はじめに
以前作成したこちらのUI5アプリを今も活用しているのですが、BTPのトライアルアカウントで実行しているため、3か月ごとに新しいアカウントにデプロイしなおす必要があります。
ターミナルからデプロイしてもよいのですが、GitHub Actionsを使ってボタン1つでデプロイできるようにしてみました。
※当記事で作成したワークフローはほとんど、以下のブログを参考にしています
ワークフローの作成
プロジェクトのルートディレクトリに以下の構成でディレクトリとファイルを作成します。deploy.ymlのファイル名は何でも構いません。
.github
└── workflows
└── deploy.yml
deploy.ymlの中身は以下のようになっています。プロジェクトをビルドし、Cloud Foundryにデプロイするだけのシンプルなワークフローです。
name: Deploy
on: workflow_dispatch
jobs:
build:
runs-on: ubuntu-latest
steps:
- uses: actions/checkout@v3
- name: Setup Node.js environment
uses: actions/setup-node@v4
with:
node-version: 20
- name: Install MTA Build tool
run: npm install -g mbt
- name: Install dependency
run: npm install
- name: Build MTA
run: mbt build -p cf -t mta_archives --mtar mta.tar
- name: Upload Artifact
uses: actions/upload-artifact@v4
with:
name: mta
path: ./mta_archives/mta.tar
deploy:
needs: build
runs-on: ubuntu-latest
steps:
- name: Download Artifact
uses: actions/download-artifact@v4
with:
name: mta
path: ./
- name: Deploy to Cloud Foundry
uses: miyasuta/cf-cli-action@master
with:
cf_api: ${{ vars.CF_API }}
cf_username: ${{ secrets.CF_USER }}
cf_password: ${{ secrets.CF_PASSWORD }}
cf_org: ${{ vars.CF_ORG }}
cf_space: ${{ vars.CF_SPACE }}
command: deploy ./mta.tar
ワークフローの説明
buildジョブ
-
on: workflow_dispatch
: マニュアルでワークフローを起動したときに実行されるように設定しています。リモートリポジトリにプッシュしたときに動かしたい場合は"push"イベントを指定します。複数イベントを指定することも可能です。(参考:Events that trigger workflows) -
run: mbt build -p cf -t mta_archives --mtar mta.tar
: ビルドするときにmtarに"mta.tar"とジェネリックな名前を指定しています。このため、このワークフローは他のプロジェクトでもそのまま使用可能です。

> [データ行]
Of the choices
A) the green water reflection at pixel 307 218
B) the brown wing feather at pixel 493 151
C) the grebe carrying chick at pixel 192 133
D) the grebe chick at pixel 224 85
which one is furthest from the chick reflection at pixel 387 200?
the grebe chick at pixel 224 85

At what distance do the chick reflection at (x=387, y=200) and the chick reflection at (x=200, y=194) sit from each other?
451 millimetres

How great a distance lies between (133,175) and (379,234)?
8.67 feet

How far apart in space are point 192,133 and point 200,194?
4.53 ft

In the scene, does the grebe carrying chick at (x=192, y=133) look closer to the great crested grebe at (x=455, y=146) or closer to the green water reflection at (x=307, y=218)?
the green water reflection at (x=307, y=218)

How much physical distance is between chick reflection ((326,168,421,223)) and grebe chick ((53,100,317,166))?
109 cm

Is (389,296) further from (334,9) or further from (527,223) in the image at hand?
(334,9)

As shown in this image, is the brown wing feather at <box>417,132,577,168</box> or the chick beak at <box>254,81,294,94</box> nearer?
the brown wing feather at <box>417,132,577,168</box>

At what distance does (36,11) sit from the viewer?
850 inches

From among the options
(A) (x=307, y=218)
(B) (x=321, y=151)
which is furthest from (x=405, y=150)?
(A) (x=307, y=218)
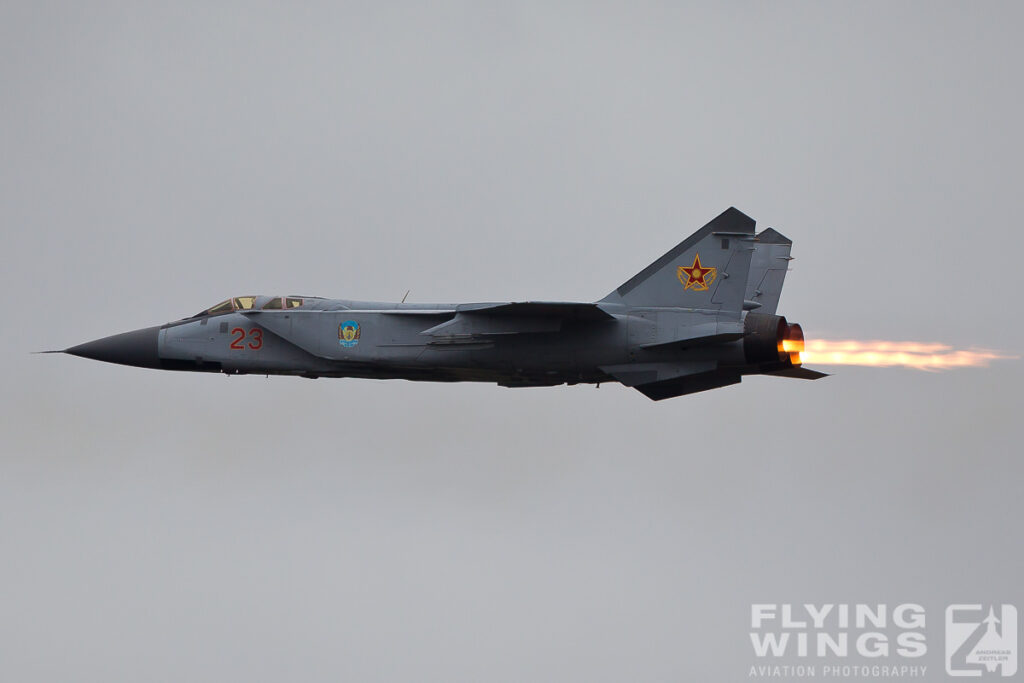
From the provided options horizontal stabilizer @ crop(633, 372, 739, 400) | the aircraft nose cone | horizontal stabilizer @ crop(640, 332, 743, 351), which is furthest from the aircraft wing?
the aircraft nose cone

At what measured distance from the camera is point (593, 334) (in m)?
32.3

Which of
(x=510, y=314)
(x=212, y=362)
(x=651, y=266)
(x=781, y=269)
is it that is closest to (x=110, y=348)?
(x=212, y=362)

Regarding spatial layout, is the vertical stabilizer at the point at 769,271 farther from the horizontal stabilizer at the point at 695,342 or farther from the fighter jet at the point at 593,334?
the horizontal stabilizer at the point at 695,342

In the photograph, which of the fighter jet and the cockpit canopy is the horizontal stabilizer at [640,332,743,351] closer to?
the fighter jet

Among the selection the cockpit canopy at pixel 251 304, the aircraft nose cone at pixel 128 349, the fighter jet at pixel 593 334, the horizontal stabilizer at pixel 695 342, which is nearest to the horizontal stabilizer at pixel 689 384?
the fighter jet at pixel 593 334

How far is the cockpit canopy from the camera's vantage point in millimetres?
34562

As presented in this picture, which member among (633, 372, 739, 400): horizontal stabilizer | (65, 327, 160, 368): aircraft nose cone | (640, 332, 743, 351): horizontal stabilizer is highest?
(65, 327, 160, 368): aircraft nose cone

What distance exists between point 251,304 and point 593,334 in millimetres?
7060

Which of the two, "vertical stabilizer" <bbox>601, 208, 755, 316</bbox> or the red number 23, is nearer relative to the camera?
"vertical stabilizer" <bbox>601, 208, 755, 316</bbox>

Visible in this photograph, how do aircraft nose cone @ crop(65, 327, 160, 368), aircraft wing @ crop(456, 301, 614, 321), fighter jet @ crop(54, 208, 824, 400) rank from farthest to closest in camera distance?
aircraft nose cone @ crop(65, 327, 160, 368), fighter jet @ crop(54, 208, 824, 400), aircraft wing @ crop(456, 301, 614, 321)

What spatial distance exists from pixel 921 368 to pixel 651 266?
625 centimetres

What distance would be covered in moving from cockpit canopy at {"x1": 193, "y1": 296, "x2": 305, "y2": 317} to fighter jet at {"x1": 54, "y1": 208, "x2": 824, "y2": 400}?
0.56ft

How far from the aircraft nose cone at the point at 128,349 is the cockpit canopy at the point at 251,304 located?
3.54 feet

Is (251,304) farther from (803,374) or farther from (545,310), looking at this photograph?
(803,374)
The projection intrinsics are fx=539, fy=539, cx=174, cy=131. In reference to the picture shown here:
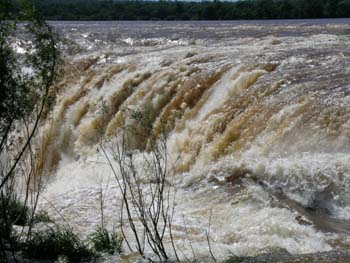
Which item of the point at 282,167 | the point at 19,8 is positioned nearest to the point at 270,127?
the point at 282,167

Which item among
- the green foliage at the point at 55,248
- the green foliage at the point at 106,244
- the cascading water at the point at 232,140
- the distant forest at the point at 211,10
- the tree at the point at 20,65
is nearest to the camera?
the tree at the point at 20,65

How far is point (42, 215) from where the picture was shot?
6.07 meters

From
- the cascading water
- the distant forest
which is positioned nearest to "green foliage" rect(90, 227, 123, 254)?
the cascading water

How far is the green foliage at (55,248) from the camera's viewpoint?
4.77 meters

> [課題一覧]
a - GitHub Actionsの記事のうち、「ターミナルからデプロイしても」から「シンプルなワークフローです。」までを、両端も含めてそのまま再掲してください。
b - GitHub Actionsの記事では、BTPのトライアルアカウントで実行しているアプリを、どのくらいの間隔で新しいアカウントにデプロイしなおす必要があると述べていますか。
c - GitHub Actionsの記事の続きを、最後の文の後から書いてください。
データはGitHub Actionsの記事とは関係ありません。

> [解答例]
a -
ターミナルからデプロイしてもよいのですが、GitHub Actionsを使ってボタン1つでデプロイできるようにしてみました。
※当記事で作成したワークフローはほとんど、以下のブログを参考にしています
ワークフローの作成
プロジェクトのルートディレクトリに以下の構成でディレクトリとファイルを作成します。deploy.ymlのファイル名は何でも構いません。
.github
└── workflows
└── deploy.yml
deploy.ymlの中身は以下のようになっています。プロジェクトをビルドし、Cloud Foundryにデプロイするだけのシンプルなワークフローです。

b - 3か月ごとです。

c -
deployジョブ
-
uses: miyasuta/cf-cli-action@master
: Cloud Foudnry CLIを実行するためのアクションです。参考にしたワークフローではguerric-p/cf-cli-actionを使用していたのですが、使用しているCloud Foudnry CLIのバージョンが低いため警告が出ており、cf deployコマンドも使えない状態でした。
そこで、guerric-p/cf-cli-actionの元になったリポジトリをforkし、インストールするCF CLIのバージョンを上げたところ、デプロイができるようになりました。残念ながら元のリポジトリは4年ほど前からメンテナンスが止まっているようです。
実行準備
Deployステップで使用する変数、およびシークレットをリポジトリに登録します。
- name: Deploy to Cloud Foundry
uses: miyasuta/cf-cli-action@master
with:
cf_api: ${{ vars.CF_API }}
cf_username: ${{ secrets.CF_USER }}
cf_password: ${{ secrets.CF_PASSWORD }}
cf_org: ${{ vars.CF_ORG }}
cf_space: ${{ vars.CF_SPACE }}
command: deploy ./mta.tar
Settings > Secrets and variables > Actionsから登録します。
Secretsタブで以下を設定します。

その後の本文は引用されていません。